Coinbase Makes International Moves as US Regulators Stall
Coinbase demanded that the SEC offer clarity on crypto regulation
Artwork by Axel Rangel
Coinbase continues to explore relocation options outside the United States in response to prevailing regulatory uncertainty and restrictions.
Coinbase CEO Brian Armstrong has reiterated that the exchange would maintain a US presence, though it is eager to potentially expand abroad.
So far this year, Coinbase has faced a Wells notice from the SEC – which is essentially a warning about possible enforcement action – which led it to sue the SEC in a bid to demand regulatory clarity.
In April, Armstrong said that “anything is on the table, including relocating,” at a summit. In a later interview with CNBC, he clarified his comments, stating that Coinbase “is not going to relocate overseas.”
But relocations aren’t the only focus for the crypto exchange. Armstrong praised the European Union and the United Kingdom for taking a more “thoughtful” and “comprehensive” approach to crypto, while the US remains “a little bit behind.”
“Coinbase is committed to the US, but countries around the world are increasingly moving forward with responsible crypto-forward regulatory frameworks,” Coinbase said in a statement.
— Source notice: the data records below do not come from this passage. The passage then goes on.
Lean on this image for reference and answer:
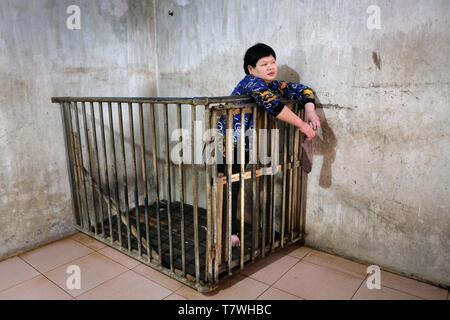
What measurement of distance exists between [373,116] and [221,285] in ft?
5.05

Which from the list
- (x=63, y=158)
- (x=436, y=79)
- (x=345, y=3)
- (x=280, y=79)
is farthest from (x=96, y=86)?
(x=436, y=79)

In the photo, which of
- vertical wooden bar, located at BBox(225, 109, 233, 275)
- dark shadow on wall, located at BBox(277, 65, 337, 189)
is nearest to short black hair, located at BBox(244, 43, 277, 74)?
dark shadow on wall, located at BBox(277, 65, 337, 189)

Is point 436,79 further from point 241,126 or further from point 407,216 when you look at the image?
point 241,126

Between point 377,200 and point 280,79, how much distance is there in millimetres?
1171

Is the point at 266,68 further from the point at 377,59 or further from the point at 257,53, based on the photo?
the point at 377,59

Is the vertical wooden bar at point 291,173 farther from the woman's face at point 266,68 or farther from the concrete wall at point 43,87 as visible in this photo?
the concrete wall at point 43,87

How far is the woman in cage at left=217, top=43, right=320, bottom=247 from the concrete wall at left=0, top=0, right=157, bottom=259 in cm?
151

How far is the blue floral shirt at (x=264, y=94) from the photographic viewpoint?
195 cm

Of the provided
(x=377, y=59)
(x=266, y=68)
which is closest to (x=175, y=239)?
(x=266, y=68)

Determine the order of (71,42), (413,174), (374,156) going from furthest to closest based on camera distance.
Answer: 1. (71,42)
2. (374,156)
3. (413,174)

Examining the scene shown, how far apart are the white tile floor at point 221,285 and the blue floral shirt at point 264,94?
36.9 inches

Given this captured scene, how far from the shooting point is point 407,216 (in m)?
2.16

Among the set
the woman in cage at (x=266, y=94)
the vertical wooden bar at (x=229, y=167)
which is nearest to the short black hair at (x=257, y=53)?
the woman in cage at (x=266, y=94)

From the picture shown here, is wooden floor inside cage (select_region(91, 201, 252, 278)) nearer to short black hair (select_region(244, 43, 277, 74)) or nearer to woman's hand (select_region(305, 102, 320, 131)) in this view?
woman's hand (select_region(305, 102, 320, 131))
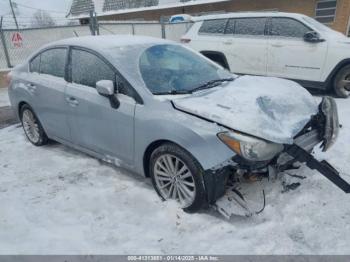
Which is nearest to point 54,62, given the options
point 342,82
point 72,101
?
point 72,101

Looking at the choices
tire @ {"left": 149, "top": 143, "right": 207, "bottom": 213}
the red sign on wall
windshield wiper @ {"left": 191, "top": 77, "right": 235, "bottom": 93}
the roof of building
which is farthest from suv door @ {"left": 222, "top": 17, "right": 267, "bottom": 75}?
the roof of building

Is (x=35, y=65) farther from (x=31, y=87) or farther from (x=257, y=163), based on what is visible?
(x=257, y=163)

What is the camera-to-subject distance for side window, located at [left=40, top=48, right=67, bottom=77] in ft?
14.0

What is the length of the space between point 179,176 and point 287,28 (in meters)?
5.50

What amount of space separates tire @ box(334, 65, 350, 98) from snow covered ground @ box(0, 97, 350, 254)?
11.4 feet

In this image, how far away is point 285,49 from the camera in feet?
23.7

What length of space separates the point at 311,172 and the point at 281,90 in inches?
40.4

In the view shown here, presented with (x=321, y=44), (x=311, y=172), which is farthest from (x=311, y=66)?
(x=311, y=172)

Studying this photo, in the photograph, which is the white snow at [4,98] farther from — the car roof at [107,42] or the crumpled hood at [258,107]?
the crumpled hood at [258,107]

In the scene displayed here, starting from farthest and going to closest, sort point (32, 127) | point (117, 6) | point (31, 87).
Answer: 1. point (117, 6)
2. point (32, 127)
3. point (31, 87)

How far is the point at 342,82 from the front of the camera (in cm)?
693

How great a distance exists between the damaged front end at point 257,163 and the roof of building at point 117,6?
46.4 feet

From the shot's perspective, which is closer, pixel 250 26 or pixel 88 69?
pixel 88 69

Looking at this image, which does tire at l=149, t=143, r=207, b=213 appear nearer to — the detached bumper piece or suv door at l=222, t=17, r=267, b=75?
the detached bumper piece
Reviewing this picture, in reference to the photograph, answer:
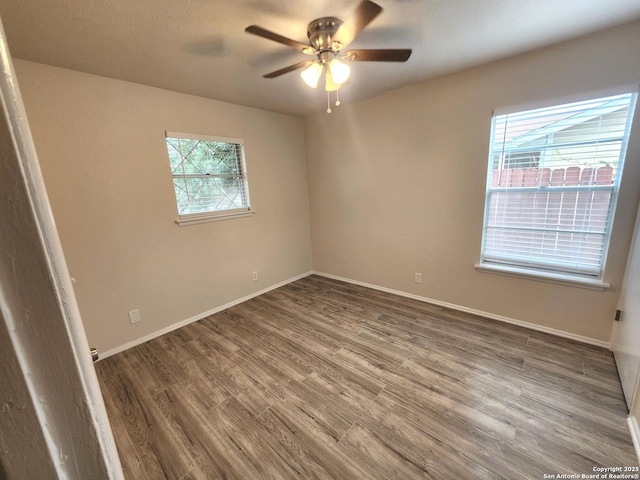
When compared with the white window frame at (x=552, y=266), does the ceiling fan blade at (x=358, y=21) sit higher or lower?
higher

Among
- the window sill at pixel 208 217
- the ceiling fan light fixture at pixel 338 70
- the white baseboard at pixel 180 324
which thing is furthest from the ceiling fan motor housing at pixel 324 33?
the white baseboard at pixel 180 324

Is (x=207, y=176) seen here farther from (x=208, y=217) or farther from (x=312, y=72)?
(x=312, y=72)

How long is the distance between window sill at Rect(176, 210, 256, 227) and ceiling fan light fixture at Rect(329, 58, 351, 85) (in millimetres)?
1993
“We would like to see the US take a similar approach instead of regulation by enforcement which has led to a disappointing trend for crypto development in the US.”
Coinbase has since stepped up its expansions and partnerships to show how it is prioritizing its international arms.
Coinbase partners with Bitpanda
The most recent move was announced by Coinbase and Bitpanda on May 25.
Bitpanda is an Austrian crypto exchange and investment platform.
Coinbase said it will use Bitpanda’s investing-as-a-service (IAAS) as part of its offerings for foreign institutional clients.
“By using Bitpanda Technology Solutions, banks can use Bitpanda’s technology to offer their customers trading in as little as three months. The best part? To their customers, it all looks like it’s part of the bank’s own brand,” Bitpanda said in the partnership announcement.
In return, Coinbase will be added to Bitpanda’s liquidity providers.
Coinbase One launched in 35 countries
Coinbase officially launched Coinbase One earlier this month, after beta testing the service.
Outside of the US, it’ll be available in 34 countries including the UK, Germany and Ireland.
Users get access to 24/7 customer support and zero trading charges as well as $1 million in account protections.
An additional 31 counties will get access to the service in the coming months.
Coinbase launches offshore crypto derivatives exchange
Earlier this month, Coinbase opened its offshore crypto derivatives exchange, which targets institutional investors and traders outside of the US.
Initially, the Coinbase International Exchange will list bitcoin (BTC) and ether (ETH) perpetual futures
The new exchange is based in Bermuda, which leads us to another part of its international expansions…
Coinbase eyes further expansion internationally
Coinbase secured a Class F license – which is issued by the Bermuda Monetary Authority – to sell, issue or redeem digital assets in Bermuda.
“Bermuda was one of the first financial centers to pass comprehensive digital assets regulation in 2018, and its regulatory environment is long known for a high level of rigor, transparency, compliance, and cooperation,” the company said in a blog post.
The exchange also announced plans to operate in Abu Dhabi in an effort to diversify its offerings. It’s also eyeing Brazil.
Coinbase also aims to stay in Canada as competitors – such as Binance – exit the market in the wake of new regulations.
“We continue to work with policymakers on a strong crypto regulatory framework for Canadians. We applaud the Canadian securities regulators’ efforts to bring clarity to the industry and look forward to continuing our collaboration with them on regulation that protects consumers while embracing innovation,” the exchange said in a March blog post.
On US soil, Coinbase locked in legal battles
Back on US soil, a court granted Coinbase the ability to arbitrate an IP claim from MouseBelt Labs, which claims that Coinbase and Armstrong stole its work.
The exchange filed a writ of mandamus in response to the SEC refusing to give Coinbase – or the court overseeing the suit between the exchange and the commission – an answer regarding regulatory clarity.
Coinbase argued that the court should “order the SEC to explain its delay to date, state when it will respond, and provide progress reports” to the court.”